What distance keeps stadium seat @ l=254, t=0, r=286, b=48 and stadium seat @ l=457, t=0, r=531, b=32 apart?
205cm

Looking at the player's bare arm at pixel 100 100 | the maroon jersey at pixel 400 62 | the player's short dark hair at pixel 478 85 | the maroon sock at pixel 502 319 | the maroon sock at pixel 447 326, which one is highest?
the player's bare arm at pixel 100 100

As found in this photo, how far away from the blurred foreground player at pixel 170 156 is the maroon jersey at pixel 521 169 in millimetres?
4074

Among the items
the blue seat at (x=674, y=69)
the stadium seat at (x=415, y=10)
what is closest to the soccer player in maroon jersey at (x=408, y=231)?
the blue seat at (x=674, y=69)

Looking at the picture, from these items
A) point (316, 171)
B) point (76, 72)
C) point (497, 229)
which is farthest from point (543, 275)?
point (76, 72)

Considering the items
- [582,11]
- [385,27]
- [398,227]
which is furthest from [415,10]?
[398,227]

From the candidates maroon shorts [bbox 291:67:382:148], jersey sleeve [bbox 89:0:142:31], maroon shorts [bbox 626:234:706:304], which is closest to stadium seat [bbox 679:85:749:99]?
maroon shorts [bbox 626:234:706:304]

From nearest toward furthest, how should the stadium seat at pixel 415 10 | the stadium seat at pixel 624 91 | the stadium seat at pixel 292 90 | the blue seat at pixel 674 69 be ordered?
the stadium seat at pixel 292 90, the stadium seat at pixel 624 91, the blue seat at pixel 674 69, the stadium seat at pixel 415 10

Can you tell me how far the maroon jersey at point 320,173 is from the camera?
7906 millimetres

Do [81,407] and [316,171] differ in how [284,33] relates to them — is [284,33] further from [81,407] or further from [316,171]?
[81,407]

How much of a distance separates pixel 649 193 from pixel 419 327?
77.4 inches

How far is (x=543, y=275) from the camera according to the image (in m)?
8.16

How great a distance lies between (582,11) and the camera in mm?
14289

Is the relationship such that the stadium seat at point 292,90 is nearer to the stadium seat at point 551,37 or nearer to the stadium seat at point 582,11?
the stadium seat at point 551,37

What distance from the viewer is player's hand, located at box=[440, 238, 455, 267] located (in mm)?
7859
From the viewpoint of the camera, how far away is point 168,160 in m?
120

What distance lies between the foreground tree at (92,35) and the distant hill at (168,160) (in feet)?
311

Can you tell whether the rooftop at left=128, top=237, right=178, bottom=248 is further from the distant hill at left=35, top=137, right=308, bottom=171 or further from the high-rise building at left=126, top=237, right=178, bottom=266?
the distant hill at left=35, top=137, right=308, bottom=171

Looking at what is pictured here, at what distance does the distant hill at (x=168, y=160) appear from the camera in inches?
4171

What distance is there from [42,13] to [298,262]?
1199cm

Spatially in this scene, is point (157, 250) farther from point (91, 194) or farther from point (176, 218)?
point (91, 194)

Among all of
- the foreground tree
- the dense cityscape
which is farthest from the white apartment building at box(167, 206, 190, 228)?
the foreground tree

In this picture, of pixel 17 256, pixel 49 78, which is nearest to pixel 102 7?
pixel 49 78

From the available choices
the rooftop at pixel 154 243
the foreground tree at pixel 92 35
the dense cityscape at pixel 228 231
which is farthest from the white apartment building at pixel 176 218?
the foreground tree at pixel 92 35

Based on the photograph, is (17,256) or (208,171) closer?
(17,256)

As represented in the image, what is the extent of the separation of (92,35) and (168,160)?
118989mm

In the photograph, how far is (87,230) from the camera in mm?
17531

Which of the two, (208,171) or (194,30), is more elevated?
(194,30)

┄┄┄┄┄┄

WORK TO DO. Turn all of the data above into a numbered list, dropping the blank lines.

SOLUTION TO THE EXERCISE.
1. What distance keeps stadium seat @ l=254, t=0, r=286, b=48 and stadium seat @ l=457, t=0, r=531, b=32 apart?
2. 205cm
3. Looking at the player's bare arm at pixel 100 100 | the maroon jersey at pixel 400 62 | the player's short dark hair at pixel 478 85 | the maroon sock at pixel 502 319 | the maroon sock at pixel 447 326, which one is highest?
4. the player's bare arm at pixel 100 100
5. As found in this photo, how far away from the blurred foreground player at pixel 170 156 is the maroon jersey at pixel 521 169 in millimetres?
6. 4074
7. Among the items
8. the blue seat at (x=674, y=69)
9. the stadium seat at (x=415, y=10)
10. what is closest to the soccer player in maroon jersey at (x=408, y=231)?
11. the blue seat at (x=674, y=69)
12. Looking at the picture, from these items
13. A) point (316, 171)
14. B) point (76, 72)
15. C) point (497, 229)
16. which is farthest from point (543, 275)?
17. point (76, 72)
18. Considering the items
19. - [582,11]
20. - [385,27]
21. - [398,227]
22. which is furthest from [415,10]?
23. [398,227]
24. From the candidates maroon shorts [bbox 291:67:382:148], jersey sleeve [bbox 89:0:142:31], maroon shorts [bbox 626:234:706:304], which is closest to stadium seat [bbox 679:85:749:99]?
25. maroon shorts [bbox 626:234:706:304]
26. From nearest toward furthest, how should the stadium seat at pixel 415 10 | the stadium seat at pixel 624 91 | the stadium seat at pixel 292 90 | the blue seat at pixel 674 69 be ordered?
27. the stadium seat at pixel 292 90, the stadium seat at pixel 624 91, the blue seat at pixel 674 69, the stadium seat at pixel 415 10
28. Can you tell me how far the maroon jersey at point 320,173 is from the camera?
29. 7906 millimetres
30. Do [81,407] and [316,171] differ in how [284,33] relates to them — is [284,33] further from [81,407] or further from [316,171]?
31. [81,407]
32. How much of a distance separates pixel 649 193 from pixel 419 327?
33. 77.4 inches
34. How far is (x=543, y=275) from the camera according to the image (in m)?
35. 8.16
36. How great a distance lies between (582,11) and the camera in mm?
37. 14289
38. Is the relationship such that the stadium seat at point 292,90 is nearer to the stadium seat at point 551,37 or nearer to the stadium seat at point 582,11?
39. the stadium seat at point 551,37
40. What distance from the viewer is player's hand, located at box=[440, 238, 455, 267] located (in mm)?
41. 7859
42. From the viewpoint of the camera, how far away is point 168,160 in m?
43. 120
44. What distance lies between the foreground tree at (92,35) and the distant hill at (168,160) (in feet)?
45. 311
46. Can you tell whether the rooftop at left=128, top=237, right=178, bottom=248 is further from the distant hill at left=35, top=137, right=308, bottom=171 or further from the high-rise building at left=126, top=237, right=178, bottom=266?
47. the distant hill at left=35, top=137, right=308, bottom=171
48. Looking at what is pictured here, at what distance does the distant hill at (x=168, y=160) appear from the camera in inches?
49. 4171
50. What distance is there from [42,13] to [298,262]?
51. 1199cm
52. Spatially in this scene, is point (157, 250) farther from point (91, 194) or farther from point (176, 218)?
53. point (91, 194)
54. Among all of
55. - the foreground tree
56. - the dense cityscape
57. which is farthest from the white apartment building at box(167, 206, 190, 228)?
58. the foreground tree
59. In this picture, of pixel 17 256, pixel 49 78, which is nearest to pixel 102 7?
60. pixel 49 78
61. From the available choices
62. the rooftop at pixel 154 243
63. the foreground tree at pixel 92 35
64. the dense cityscape at pixel 228 231
65. which is farthest from the white apartment building at pixel 176 218?
66. the foreground tree at pixel 92 35
67. Based on the photograph, is (17,256) or (208,171) closer?
68. (17,256)
69. As represented in the image, what is the extent of the separation of (92,35) and (168,160)?
70. 118989mm
71. In the photograph, how far is (87,230) from the camera in mm?
72. 17531
73. Which of the two, (208,171) or (194,30), is more elevated?
74. (194,30)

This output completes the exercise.